Crawled caption data:
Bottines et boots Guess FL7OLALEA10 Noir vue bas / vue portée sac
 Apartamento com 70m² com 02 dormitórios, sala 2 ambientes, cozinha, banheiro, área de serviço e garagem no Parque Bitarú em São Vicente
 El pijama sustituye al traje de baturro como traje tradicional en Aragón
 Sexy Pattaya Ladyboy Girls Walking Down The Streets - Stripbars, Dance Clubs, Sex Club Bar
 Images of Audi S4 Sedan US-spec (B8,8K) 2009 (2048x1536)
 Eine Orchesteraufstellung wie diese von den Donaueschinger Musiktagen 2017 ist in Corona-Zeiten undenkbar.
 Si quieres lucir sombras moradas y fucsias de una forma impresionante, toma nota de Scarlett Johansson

*Try it*: Taking the line that contains "Sexy Pattaya Ladyboy" as the first, reproduce every line through the end of the entries exactly.

*Answer below*:
 Sexy Pattaya Ladyboy Girls Walking Down The Streets - Stripbars, Dance Clubs, Sex Club Bar
 Images of Audi S4 Sedan US-spec (B8,8K) 2009 (2048x1536)
 Eine Orchesteraufstellung wie diese von den Donaueschinger Musiktagen 2017 ist in Corona-Zeiten undenkbar.
 Si quieres lucir sombras moradas y fucsias de una forma impresionante, toma nota de Scarlett Johansson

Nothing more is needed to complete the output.